One more example from STIV is the A197 protein (EUF08621 family). The structure of the A197 monomer reveals a six‐stranded, predominantly parallel, α/β/α sandwich that is flanked by a four‐stranded antiparallel β‐sheet with an extended C terminus. Structure similarity data identified members of the glycosyltransferase (GT‐A) superfamily as the closest structural homologues of this protein.
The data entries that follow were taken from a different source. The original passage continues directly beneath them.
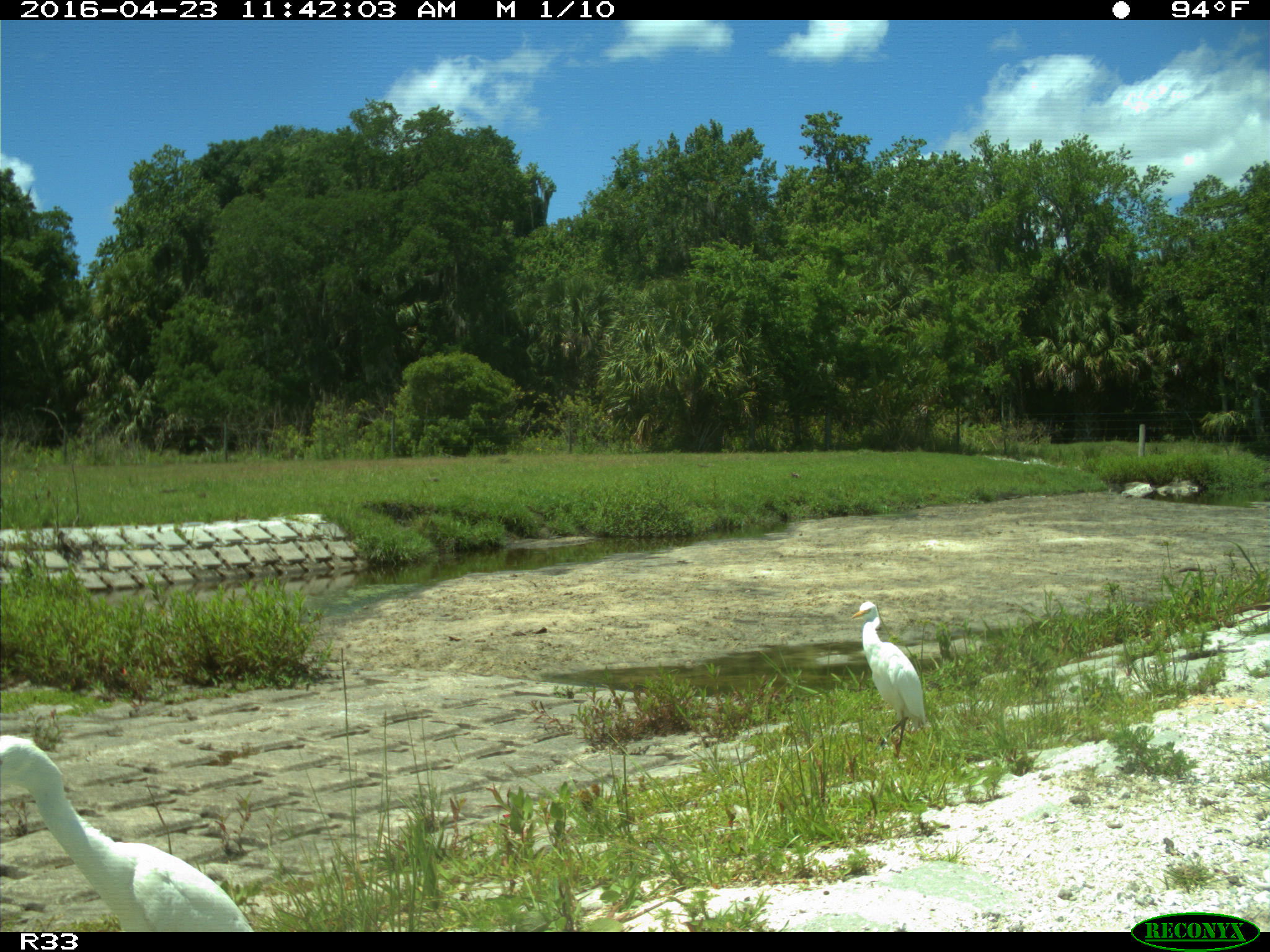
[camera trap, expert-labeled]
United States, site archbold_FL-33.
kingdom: Animalia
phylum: Chordata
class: Aves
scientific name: Aves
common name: birds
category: unidentified bird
Unidentified bird (birds) (Aves).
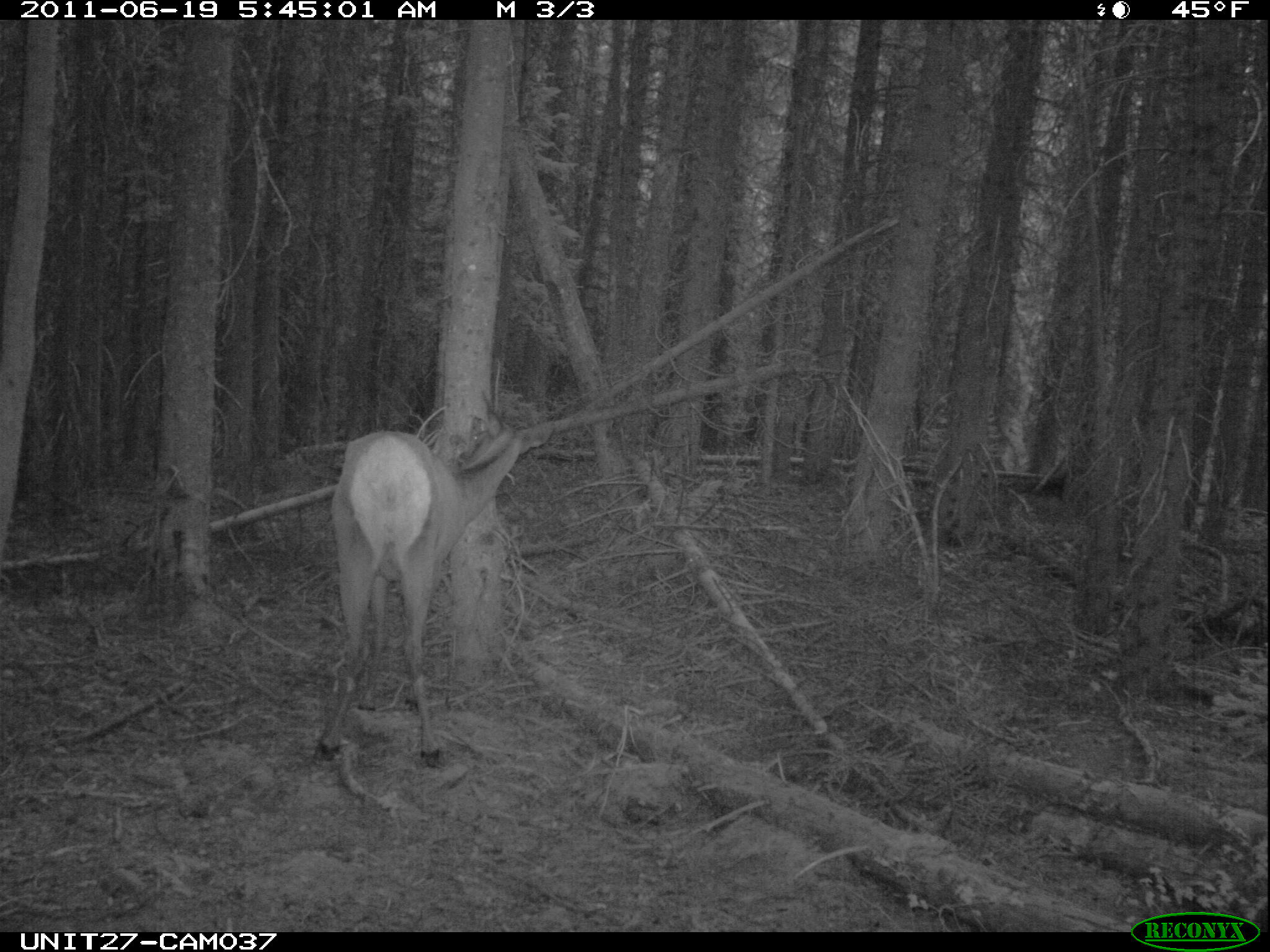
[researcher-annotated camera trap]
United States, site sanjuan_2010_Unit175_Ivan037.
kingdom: Animalia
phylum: Chordata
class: Mammalia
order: Artiodactyla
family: Cervidae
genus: Cervus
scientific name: Cervus elaphus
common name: red deer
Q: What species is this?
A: Cervus elaphus (red deer).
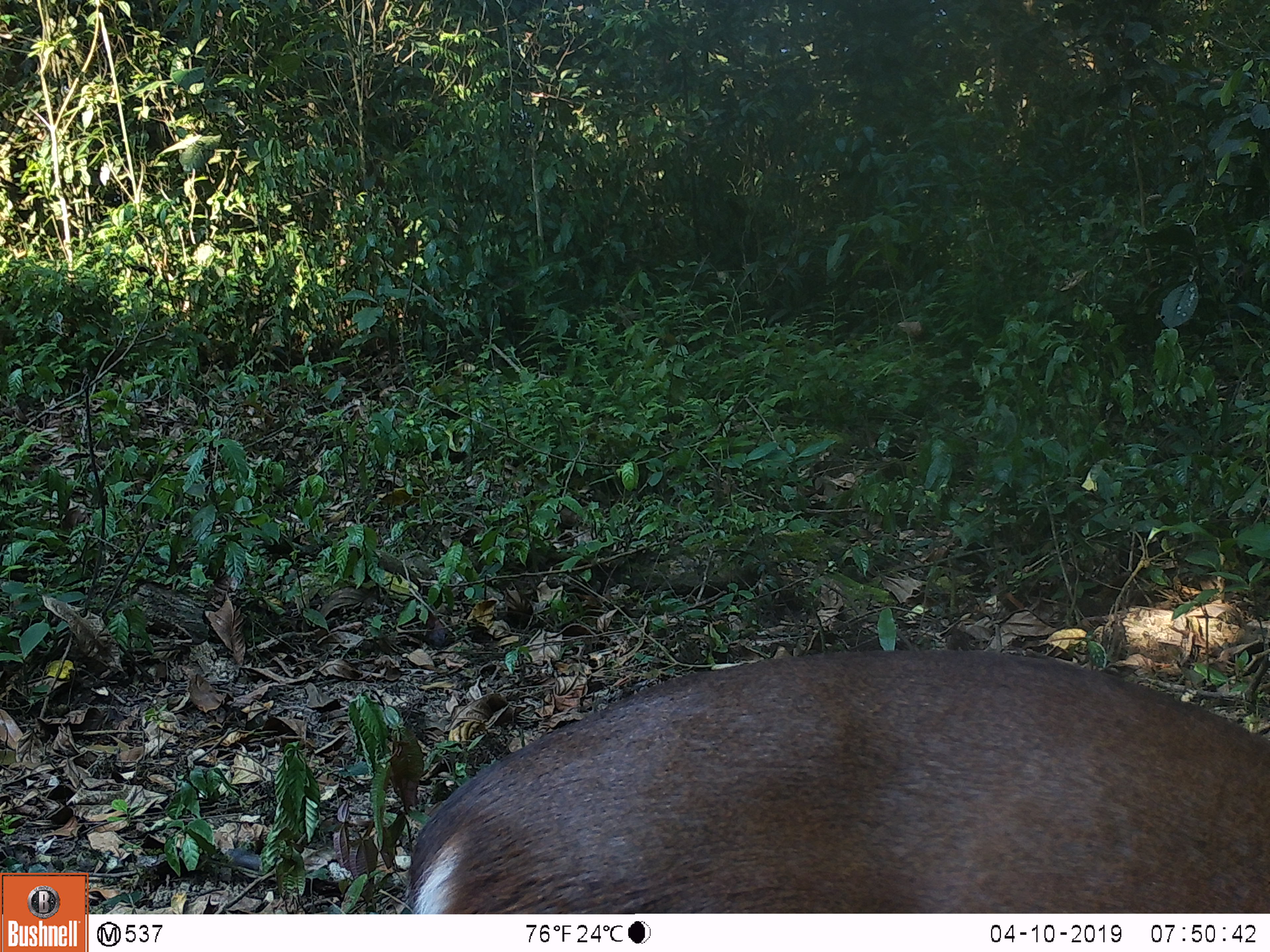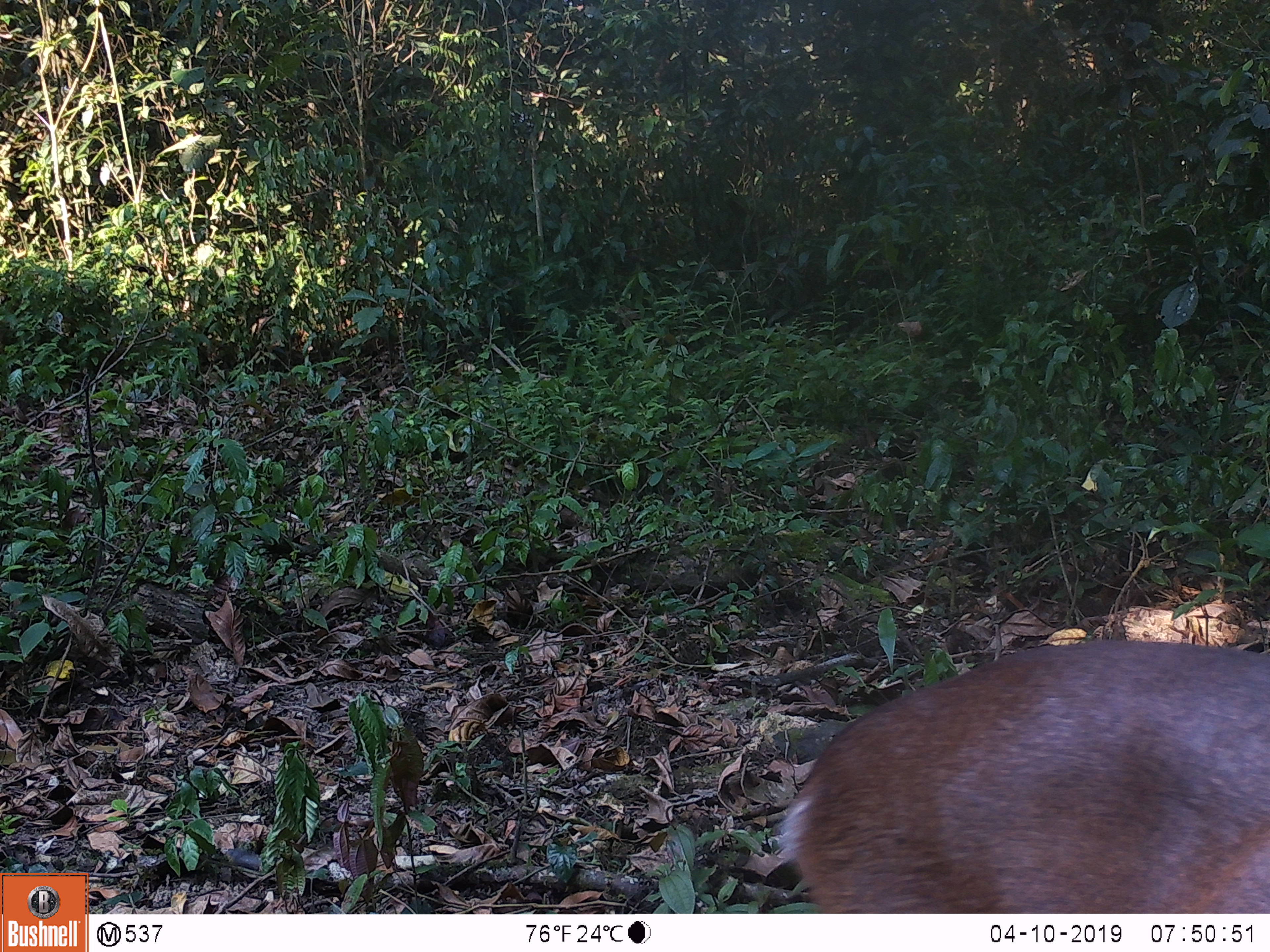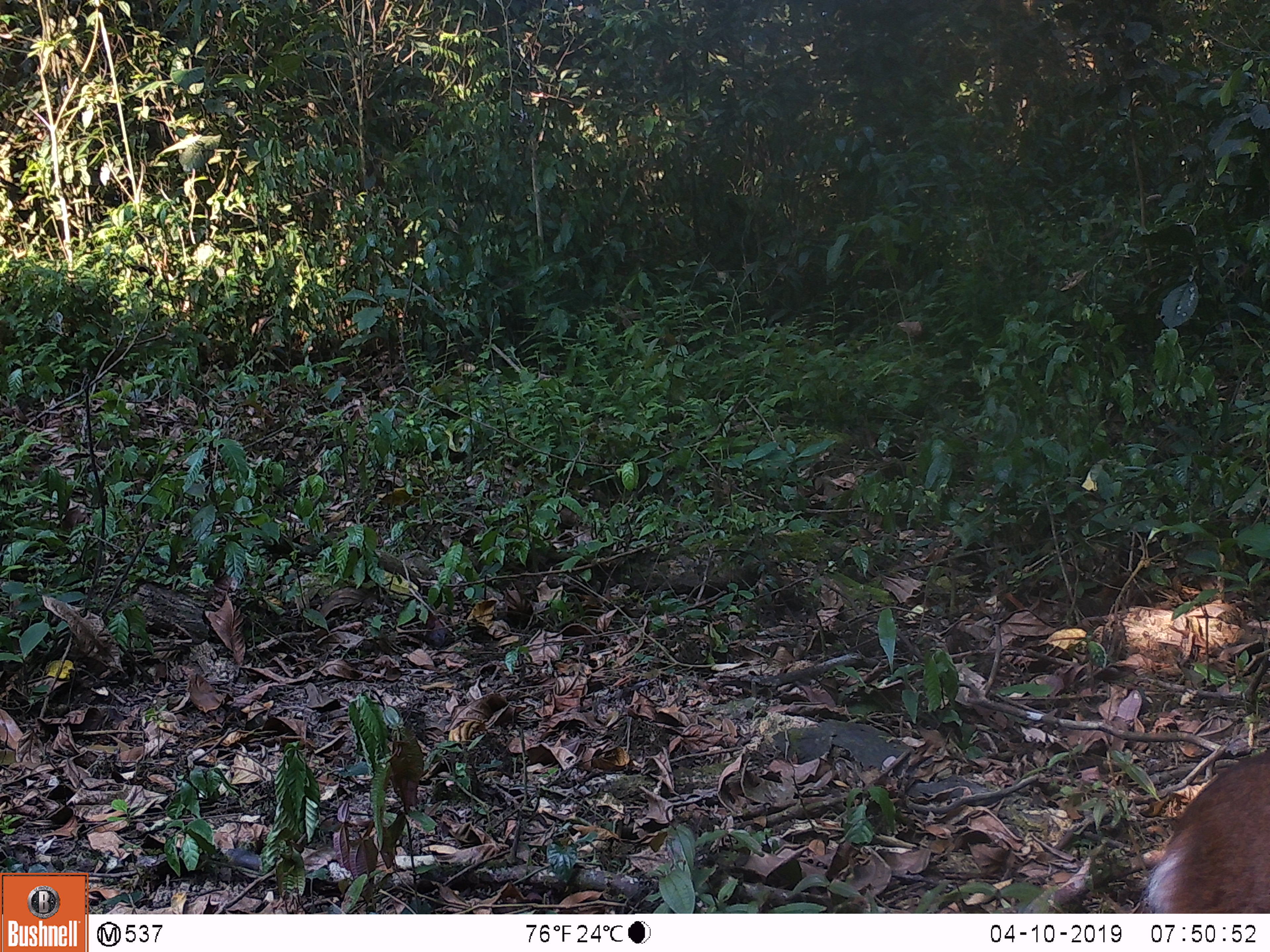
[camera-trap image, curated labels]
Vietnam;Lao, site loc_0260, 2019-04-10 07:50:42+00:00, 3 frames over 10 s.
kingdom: Animalia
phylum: Chordata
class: Mammalia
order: Artiodactyla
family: Cervidae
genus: Muntiacus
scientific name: Muntiacus vuquangensis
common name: large-antlered muntjac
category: large antlered muntjac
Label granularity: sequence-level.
A197 is one of the smallest known glycosyltransferases, composed of only the core catalytic GT‐A fold and lacking additional functional domains. Thus, its structure may define the minimal components necessary for glycosyltransferase activity.36 The third example is the B204 protein (AAA_22_like family). It is an ATPase belonging to the P‐loop containing nucleoside triphosphate hydrolases H‐group that is thought to drive packaging of viral DNA during the replication process. The structure of STIV B204 is represented by a central nine‐stranded β‐sheet decorated with seven α‐helices. B204 contains a core Rossmann‐like fold (sheet topology 32451) followed by a β‐meander with a helical hairpin stemming from one of the loops. Related P‐loop ATPases with this identical topology also function to translocate DNA; including the bacterial conjugation protein TrwB that transfers bacterial DNA across membranes and between cells37 and the VirB4 ATPase of the bacterial type IV secretion system that mediates the transfer of proteins and DNA across bacterial membranes.38
Eukaryotic viruses
In contrast to bacteria and archea, eukaryota hosts numerous, diverse RNA viruses, retrotranscribing elements and retroviruses that typically integrate into the host genome.39 Our analysis detected 14 minimal Rossmann fold‐containing homology groups in virus that infect eukaryotes. The examples adopt 16 different topology types and contain 47 different families. By far the largest group of DNA viruses in eukaryotes consists of seven families of large and giant viruses (including mimiviruses, which have genomes in the megabase range).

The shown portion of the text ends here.